> **Compiti da svolgere**
**1.** Individua nell'elenco tutte le righe in cui compare la parola "boxed" e riportale.
**2.** Prosegui il commento sul Festival e sulla presenza della Palombelli a partire dal punto in cui si ferma.

> **Testo estratto**
☆ ☆ ☆
Ed è triste ed esilarante leggere le critiche sui giornali in questi giorni: le donne (anche quelle con una carriera internazionale) descritte dai principali editorialisti come “disinvolte” e “spigliate”, ma tu pensa, parlano e muovono i bulbi oculari. Pure se sono state più brave dei conduttori.
Gli uomini tutti dei “gran professionisti”, che hanno retto il palco “nonostante le difficoltà”. Ma tu pensa, fanno i conduttori e gli showman da 40 anni e sono riusciti a reggere il palco. È come se mi stupissi del fatto che il mio piastrellista di fiducia da 30 anni sapesse mettere le piastrelle in bagno. Che professionisti. Pazzesco.
Nell’articolo di una firma di punta ho letto perfino “leggerezza” ed “eleganza” riferiti a Fiorello, appena reduce da un appassionante monologo sui cazzi degli animali.
E ora veniamo alla presenza della Palombelli, che ben si sposa con il contesto inquietante appena descritto. Intanto è difficile comprendere cosa ci azzeccasse la Palombelli col Festival, anche tenendo in considerazione la sua amicizia con i potenti del Festival.
Tralasciando il fatto che, nonostante faccia la conduttrice tutti i giorni tre ore al giorno, non riuscisse mai a guardare in camera. Ci riusciva Elodie, voglio dire, che fa la cantante.
Tralasciando le battute fiorite ovunque sull’intonazione della voce da diciassettenne pariolina che si sta giustificando col papà perché è andata a sbattere su un palo del Fleming con la macchinina elettrica, ci si chiede se fosse necessario farle dire quello che ha detto.
Investirla di un qualche ruolo di rappresentanza sulla condizione femminile. Il tutto mentre, dopo 40 anni di carriera, si fa prestare il microfono dal conduttore e quello che ci siamo appena detti.
Il suo monologo parte subito male, malissimo. “Questa è una serata dedicata alle donne, alle mamme, alle nonne perché hanno un compito delicato, quello di tenere il paese, perché tengono la scuole aperte attraverso i tablet, tengono le famiglie tranquille, accudiscono”.
☆ ☆ ☆
> **Elenco in ingresso**

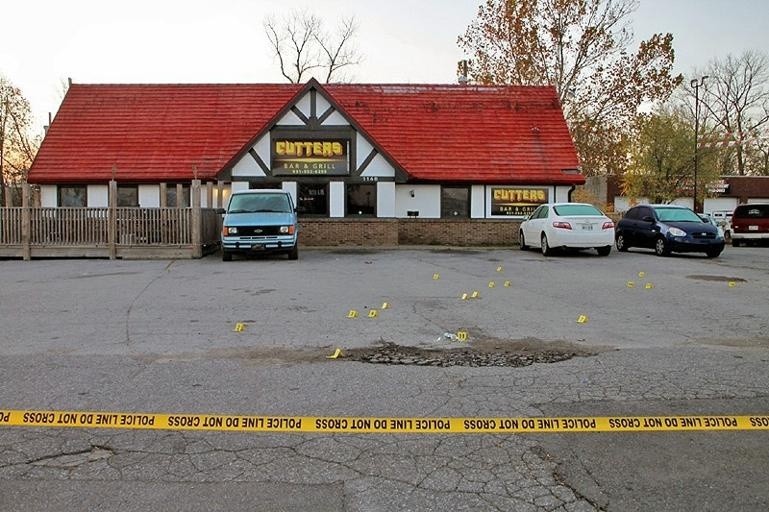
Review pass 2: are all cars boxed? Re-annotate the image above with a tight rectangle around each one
[615,199,768,255]
[213,183,305,261]
[516,201,615,256]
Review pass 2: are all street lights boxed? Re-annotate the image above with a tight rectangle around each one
[687,74,715,212]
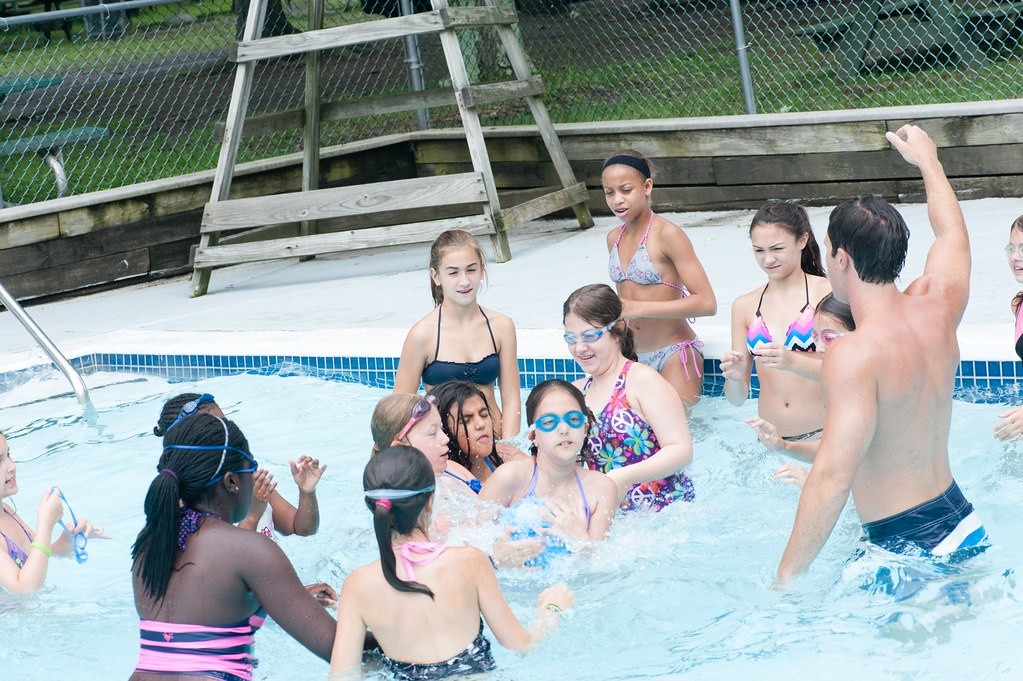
☆ ☆ ☆
> **Risposte all'esercizio**
**1.**
Review pass 2: are all cars boxed? Re-annotate the image above with a tight rectangle around each one
Review pass 2: are all street lights boxed? Re-annotate the image above with a tight rectangle around each one

**2.**
Le donne devono tenere il paese? Ma poi che vuol dire che teniamo le scuole aperte attraverso i tablet? Gli uomini non sanno usare i tablet? Tengono le famiglie tranquille mentre gli uomini smadonnano? Accudiscono? Ma che vuole dire? Accudiscono chi? Cosa?
E qui, mentre sorgono i primi interrogativi, la Palombelli vira improvvisamente: “E quindi alle donne italiane voglio raccontare chi sono”. Il perché senta l’esigenza di raccontarci la sua biografia è mistero fitto.
“Ero una ragazzina. Amavo i Beatles e i Rolling Stones”, dice. Ma tu pensa, una ragazzina diversa, controcorrente, dadaismo adolescenziale. “Poi c’era Sanremo e ascoltavo con mio padre le canzoni, ma ascoltavo di nascosto De Andrè”. Perché di nascosto? Cioè, uno che ascoltava “La guerra di Piero” era un rapinatore di banche? Boh.
“Lui voleva che io diventassi come Gigliola Cinquetti col filo di perle, con una vita tranquilla come lui immaginava per Gigliola Cinquetti”. Cioè, il padre di Barbara Palombelli programmava la vita di Gigliola Cinquetti? Ari-boh. E ora viene il meglio.
“Io ero ribelle, guidavo moto e macchina senza patente, mi sono sfracellata , noi ragazzi cercavamo emozioni. Pensate che Luigi Tenco proprio qui, giocando con una pistola, ha trovato la morte. Un grandissimo abbraccio a LUIGGGI!”. Sì, i saluti a Tenco come se Tenco facesse parte della gggiuria demoscopica. Dunque Tenco giocava con la pistola. Era a Sanremo, si annoiava in camera, giocava a centrare i tulipani nel vaso e vabbè, è stato un incidente.
A questo punto, quando pensi che forse è la canzone di Renga a creare effetti allucinatori e, no, non sta davvero dicendo questa roba, la Palombelli ci fa sapere che da ragazzina ha lavorato tanto anche come commessa, standista e segretaria. Insomma, più di Salvini.
A quel punto, con una modalità didascalica che nemmeno i corsi di inglese in musicassetta negli anni ’80, parte il ritornello “chi non lavora non fa l’amore”. E quando pensi che la storia della pistola sia l’acme, la Palomba spicca il volo e si supera: “Ragazze, noi dovevamo lottare per i nostri diritti, voi donne VE LI AVETE GIÁ trovati fatti, adesso sta a voi difenderli ma con il sorriso, TANTO non andremo mai bene ai mariti, ai padri, ai fratelli, non va bene neanche Liliana Segre!”. Così, random.
Che tradotto vuol dire: “Non c’è più niente da chiedere perché tanto c’è la parità che VE L’AVETE GIÁ TROVATA PRONTA grazie a me che ero ribelle e facevo la standista e mi sfracellavo con la macchina. Ora difendetela ma COL SORRISO mi raccomando, non diventate quelle brutte femministe incazzate quando vi pagano la metà degli uomini magari anche sul palco di Sanremo, sorridete! Ciao Luiggiii!”.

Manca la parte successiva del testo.